L’identification n’est pas toujours aussi facile. Les jeux vidéo adaptent souvent les armes réelles en retirant certaines de leurs particularités, quand ils ne contiennent pas des armes fictives qui mélangent plusieurs flingues réels, comme l’imposant revolver d’Alien Isolation, une fusion du Chiappa Rhino 50DS et du Mateba Model 6 Unica, ce qui ne coule pas de source. En revanche, la production d’images d’illustration est beaucoup plus facile pour les jeux puisqu’une simple capture d’écran de l’inventaire ou d’une animation de rechargement donne un bon résultat. « Aujourd’hui, il y a même le mode photo, ou le bouton "screenshot" sur les manettes de PS4 et Xbox One. Alors que dans les films, on est dépendants du cadre, de la lumière et de la vitesse de l’action », explique Dannyguns, un Polonais de 25 ans qui est souvent obligé de se passer les scènes de film image par image pour espérer obtenir une capture à peu près nette.
Extrait de la fiche de Control.
Extrait de la fiche de Splinter Cell : Blacklist.
Extrait de la fiche de Mirror's Edge.

Les vœux revolver.

Dans mes discussions avec les contributeurs, j’ai découvert des profils assez divers : ce sont certes souvent des hommes dans la vingtaine, mais ils viennent d’un peu partout dans le monde, pas juste d’Amérique et d’Europe. « On voit des Sud-Américains, des gens d’Asie du Sud-Est, d’Afrique. Ils mettent des films et des séries télé qui viennent de là-bas, ils expliquent ce qu’utilise leur police locale », raconte Solarriors, un Suisse de 28 ans. Les motivations à contribuer varient elles aussi. Si tous les participants aiment les armes à feu, certains s’y intéressent pour le tir sportif, d’autres pour leur perspective historique, d’autres encore pour leur usage policier plutôt que militaire, sans forcément en avoir une expérience pratique. « Beaucoup n’ont jamais tiré et ont une relation plus numérique aux armes », note Solarriors.

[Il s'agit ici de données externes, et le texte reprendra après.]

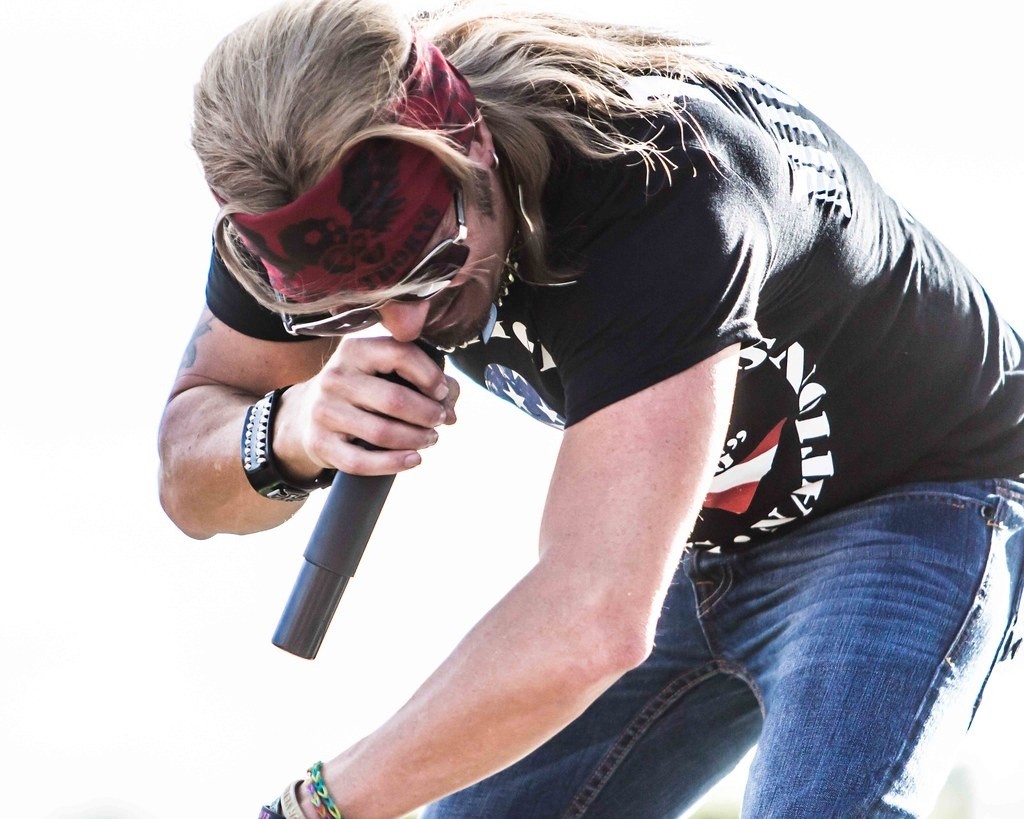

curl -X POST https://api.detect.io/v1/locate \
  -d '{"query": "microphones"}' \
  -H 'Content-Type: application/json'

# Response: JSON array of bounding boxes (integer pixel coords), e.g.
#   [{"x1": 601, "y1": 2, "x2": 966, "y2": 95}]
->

Je m’attendais à ce que les passionnés d’armes soient très critiques de leur implémentation par les développeurs. Au contraire, mes interlocuteurs se sont en général montrés satisfaits des arsenaux de jeux vidéo, à l’exception d’une critique récurrente – visant souvent Call of Duty – sur les armes utilisées par certaines factions alors qu’elles n’y auraient pas accès dans la réalité. « Il y a aussi une très bonne diversité, souligne Andrea, un Italien de 20 ans. On voit souvent des modèles récents et intéressants, ou au contraire des armes plus obscures. Bien sûr, ça manque de réalisme, mais c’est mieux comme ça. Il ne faudrait pas qu’il n’y ait que des fusils d’assaut, des AK et des Glocks dans les jeux vidéo. » C’est vrai. On flânerait moins sur l’IMFDB.